• **Description of the task**
Your answer should be the line that contains "- Platelet locations: (539,408)-(581,447)" and each line after it, restated word for word through the final line of the entries.

[[ Material for the task open ]]

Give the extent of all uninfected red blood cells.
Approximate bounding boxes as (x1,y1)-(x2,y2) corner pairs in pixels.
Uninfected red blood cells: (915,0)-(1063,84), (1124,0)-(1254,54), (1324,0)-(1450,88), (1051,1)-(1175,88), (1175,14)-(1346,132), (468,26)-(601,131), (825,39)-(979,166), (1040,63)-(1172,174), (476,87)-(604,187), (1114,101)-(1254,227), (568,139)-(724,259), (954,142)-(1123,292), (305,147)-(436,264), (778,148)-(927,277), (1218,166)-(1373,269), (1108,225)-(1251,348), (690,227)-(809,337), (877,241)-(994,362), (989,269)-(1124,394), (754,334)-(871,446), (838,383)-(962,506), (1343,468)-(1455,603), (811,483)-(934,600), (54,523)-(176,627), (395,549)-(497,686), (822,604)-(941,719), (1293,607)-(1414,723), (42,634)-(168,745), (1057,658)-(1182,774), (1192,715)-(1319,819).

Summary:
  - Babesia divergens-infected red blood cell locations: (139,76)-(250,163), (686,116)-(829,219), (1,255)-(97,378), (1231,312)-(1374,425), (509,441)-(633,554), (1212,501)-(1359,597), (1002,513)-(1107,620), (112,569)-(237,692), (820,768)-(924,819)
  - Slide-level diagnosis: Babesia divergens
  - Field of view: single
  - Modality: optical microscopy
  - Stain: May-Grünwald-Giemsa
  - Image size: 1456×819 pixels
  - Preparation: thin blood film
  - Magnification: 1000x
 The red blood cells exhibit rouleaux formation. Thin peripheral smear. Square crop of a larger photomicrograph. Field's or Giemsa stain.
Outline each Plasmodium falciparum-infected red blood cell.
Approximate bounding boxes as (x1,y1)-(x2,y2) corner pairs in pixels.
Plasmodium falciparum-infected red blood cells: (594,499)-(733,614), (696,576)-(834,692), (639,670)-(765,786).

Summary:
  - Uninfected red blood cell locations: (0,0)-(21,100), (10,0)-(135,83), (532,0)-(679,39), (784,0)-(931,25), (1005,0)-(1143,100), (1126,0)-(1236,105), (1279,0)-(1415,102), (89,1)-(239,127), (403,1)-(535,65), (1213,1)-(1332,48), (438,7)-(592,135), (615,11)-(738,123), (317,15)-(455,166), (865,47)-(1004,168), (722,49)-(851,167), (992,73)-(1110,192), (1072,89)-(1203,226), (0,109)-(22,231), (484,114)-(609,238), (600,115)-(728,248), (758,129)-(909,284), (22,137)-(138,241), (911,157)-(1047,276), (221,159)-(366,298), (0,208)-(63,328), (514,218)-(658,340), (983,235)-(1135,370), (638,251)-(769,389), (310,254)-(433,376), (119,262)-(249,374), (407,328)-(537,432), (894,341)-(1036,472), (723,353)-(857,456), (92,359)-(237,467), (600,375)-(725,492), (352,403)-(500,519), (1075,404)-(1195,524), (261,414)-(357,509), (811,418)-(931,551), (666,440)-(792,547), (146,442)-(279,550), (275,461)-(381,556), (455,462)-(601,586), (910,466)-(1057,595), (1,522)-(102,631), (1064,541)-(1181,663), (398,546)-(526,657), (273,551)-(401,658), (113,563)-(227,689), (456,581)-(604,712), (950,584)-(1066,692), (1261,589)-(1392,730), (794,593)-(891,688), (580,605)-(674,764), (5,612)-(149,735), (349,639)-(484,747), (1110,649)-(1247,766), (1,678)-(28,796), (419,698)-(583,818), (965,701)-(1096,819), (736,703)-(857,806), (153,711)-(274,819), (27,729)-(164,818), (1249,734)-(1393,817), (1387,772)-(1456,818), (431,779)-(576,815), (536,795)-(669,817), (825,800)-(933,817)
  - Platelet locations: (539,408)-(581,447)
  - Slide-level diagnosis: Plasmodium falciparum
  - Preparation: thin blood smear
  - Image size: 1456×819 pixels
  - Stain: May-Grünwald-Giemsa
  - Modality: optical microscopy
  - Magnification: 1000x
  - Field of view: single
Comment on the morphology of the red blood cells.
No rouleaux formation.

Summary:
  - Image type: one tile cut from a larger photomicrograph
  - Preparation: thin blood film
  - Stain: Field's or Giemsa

[[ Material for the task closed ]]

• **Written response**
  - Platelet locations: (539,408)-(581,447)
  - Slide-level diagnosis: Plasmodium falciparum
  - Preparation: thin blood smear
  - Image size: 1456×819 pixels
  - Stain: May-Grünwald-Giemsa
  - Modality: optical microscopy
  - Magnification: 1000x
  - Field of view: single
Comment on the morphology of the red blood cells.
No rouleaux formation.

Summary:
  - Image type: one tile cut from a larger photomicrograph
  - Preparation: thin blood film
  - Stain: Field's or Giemsa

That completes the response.